Eradicating a pest, however, is a decision that shouldn’t be taken lightly. Trying to eradicate large numbers of one animal can wreak havoc with the food chain. For example, when Mao Zedong, the founding father of the People’s Republic of China, called for the extermination of sparrows, he unwittingly caused the spread of insects – usually eaten by the sparrows – which devoured food crops around the country. It’s thought this contributed to the Great Chinese Famine, in which 20 to 45 million people died of starvation.


Protecting the environment
The agricultural industry has shifted its focus to biological control of pests partly due to increased concern over the environmental and health effects of using chemical pesticides. Over the years, the EU has banned a growing number of pesticides, which in turn has driven its trading partners to use alternative means of control.

“Now, in most cases, biological pest control is less expensive and more efficacious than the synthetic pesticides,” said Spencer. “This is partly due to the reduced availability of the extremely toxic synthetics, such as the organophosphates that were all based on nerve gas, and now, the noenicitinoids which are extremely dangerous to the bees.”

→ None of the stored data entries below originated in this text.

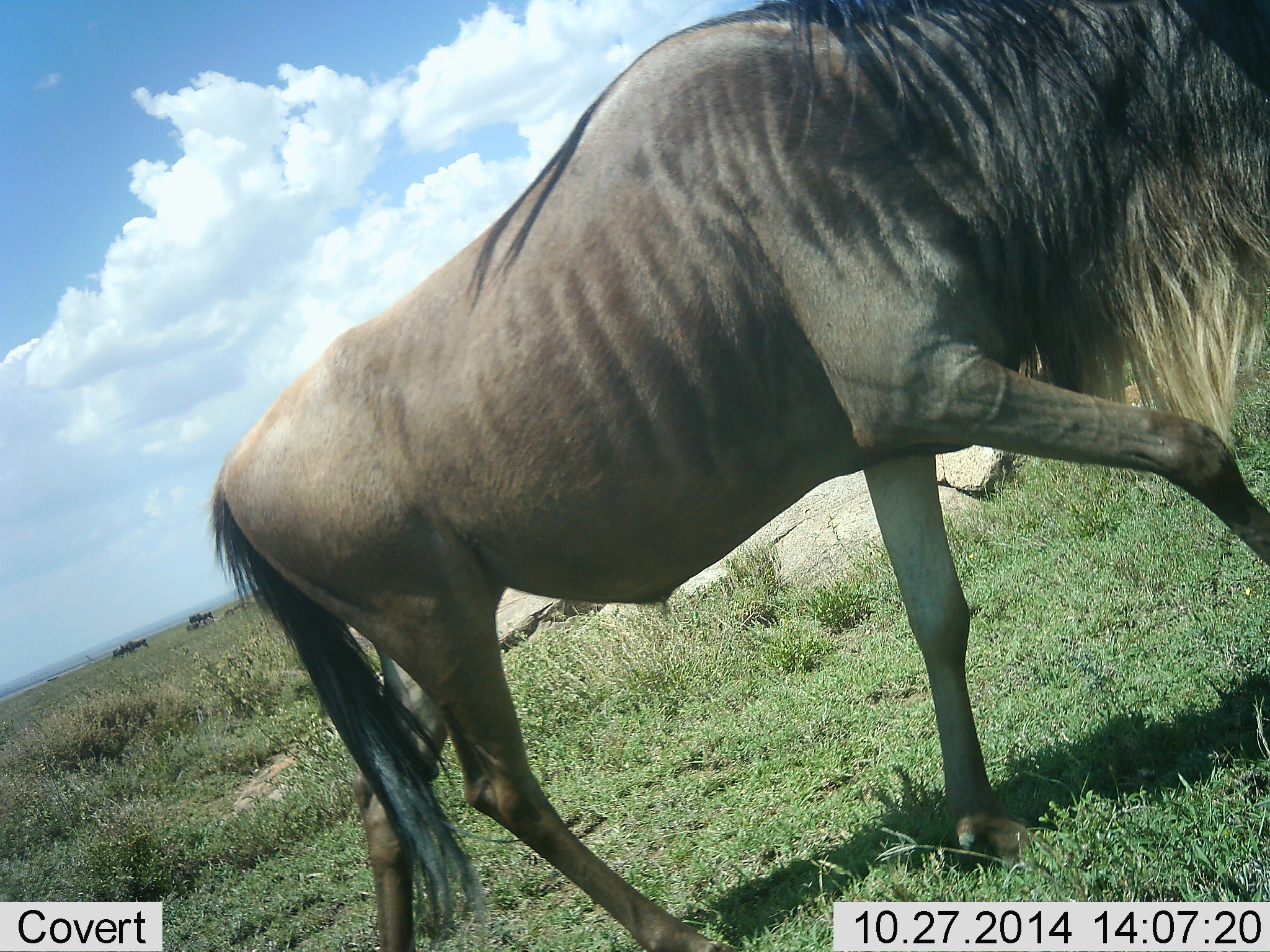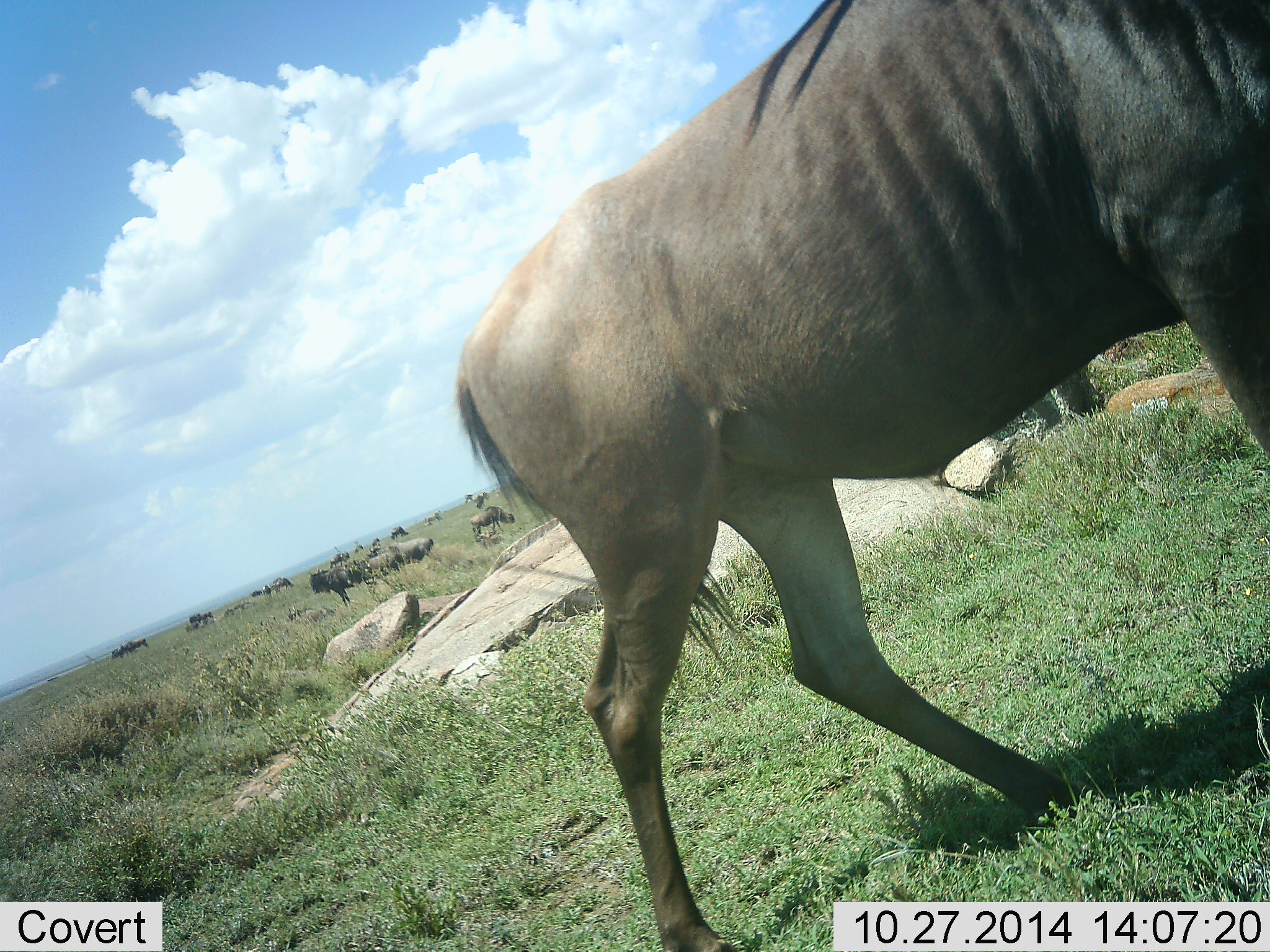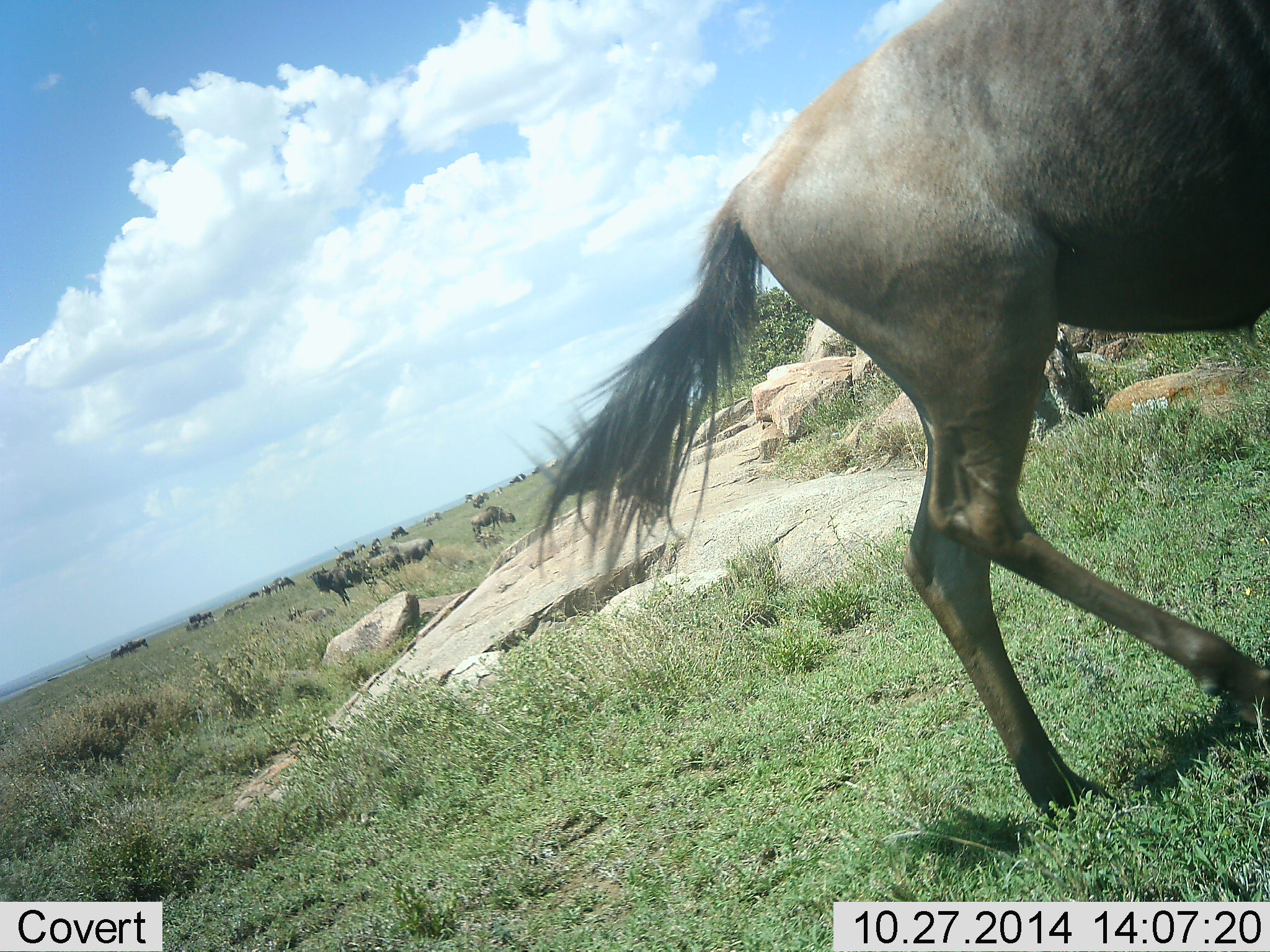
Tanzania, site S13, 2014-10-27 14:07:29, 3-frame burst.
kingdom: Animalia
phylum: Chordata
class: Mammalia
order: Artiodactyla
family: Bovidae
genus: Connochaetes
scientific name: Connochaetes taurinus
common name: blue wildebeest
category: wildebeest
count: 11-50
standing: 80%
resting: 0%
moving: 90%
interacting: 0%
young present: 0%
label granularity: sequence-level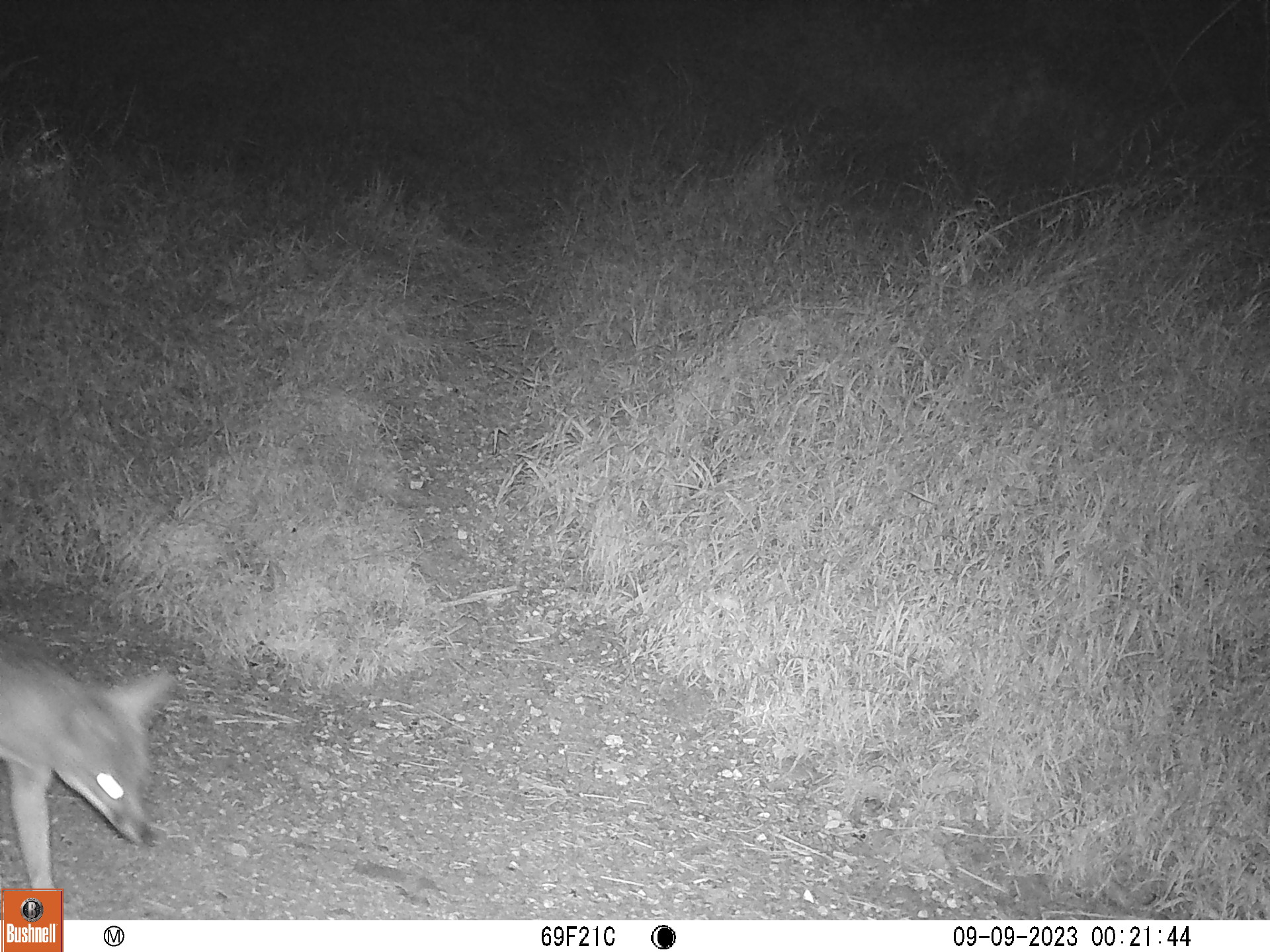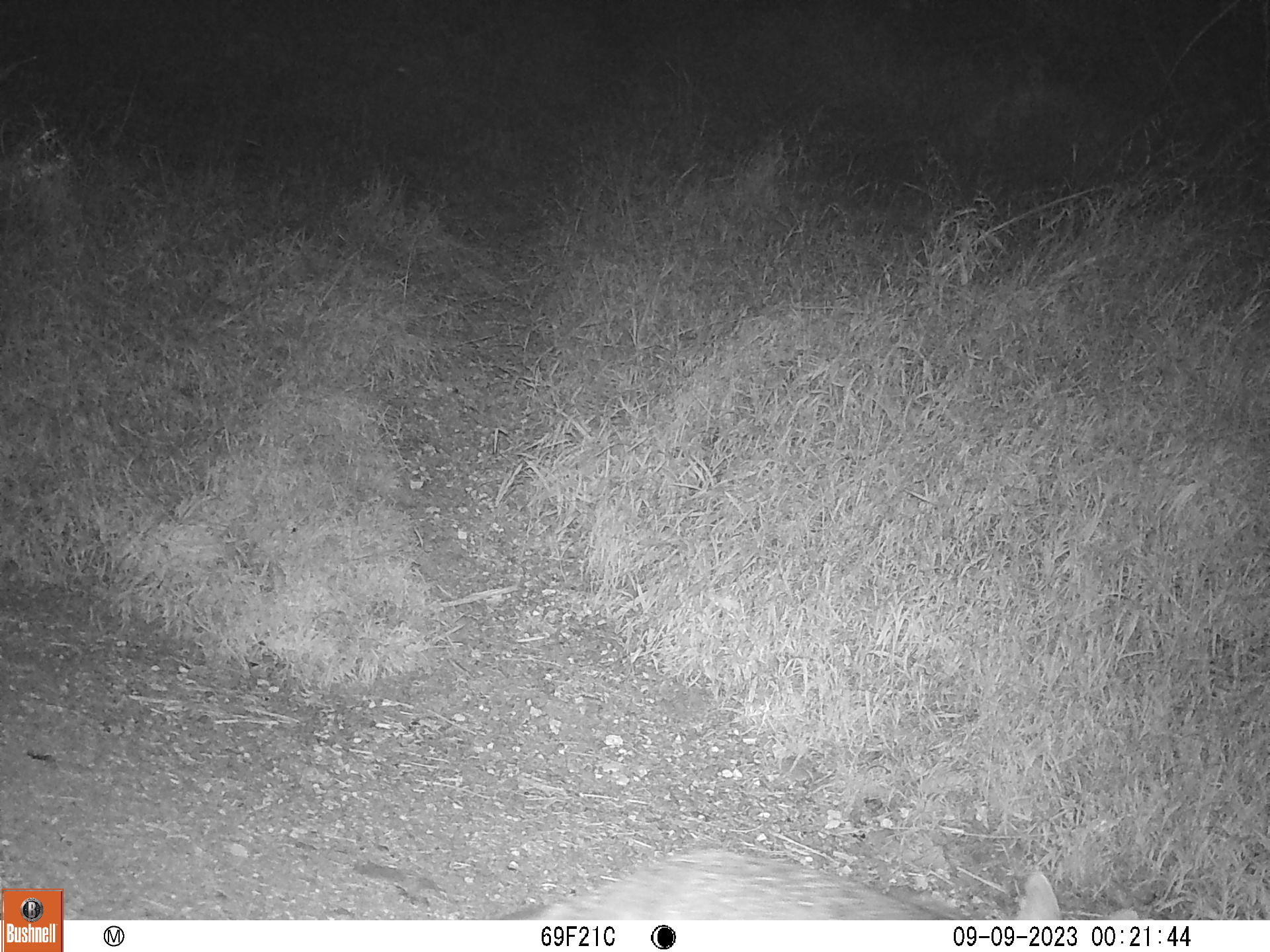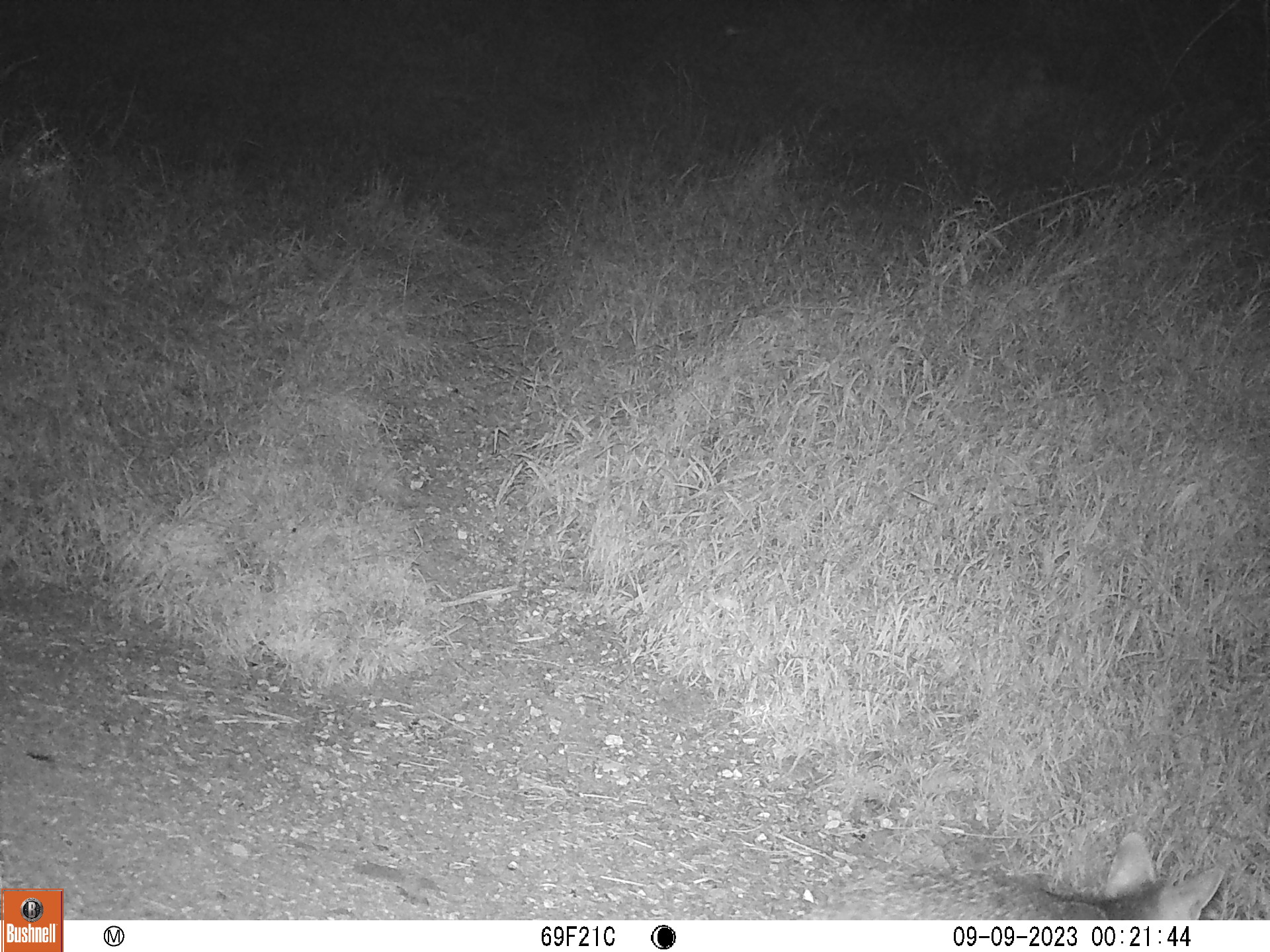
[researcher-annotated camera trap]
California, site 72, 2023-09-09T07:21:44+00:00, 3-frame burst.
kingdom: Animalia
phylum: Chordata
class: Mammalia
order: Carnivora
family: Canidae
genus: Urocyon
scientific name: Urocyon cinereoargenteus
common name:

Certain insecticides can cause widespread environmental contamination, spreading through the food chain. Considering this, the introduction of a natural predator is potentially a much less serious encroachment on a given ecosystem. But it still needs to be managed carefully. For example, another problem with using natural predators is the paradox of biological control – the more effective a predator is, the more likely it is to eliminate its own food source and die out, causing a resurgence in the pest. But when applied in the right conditions, natural predators can be the perfect ally to pest-stricken farmers. As the saying goes, the enemy of my enemy is my friend.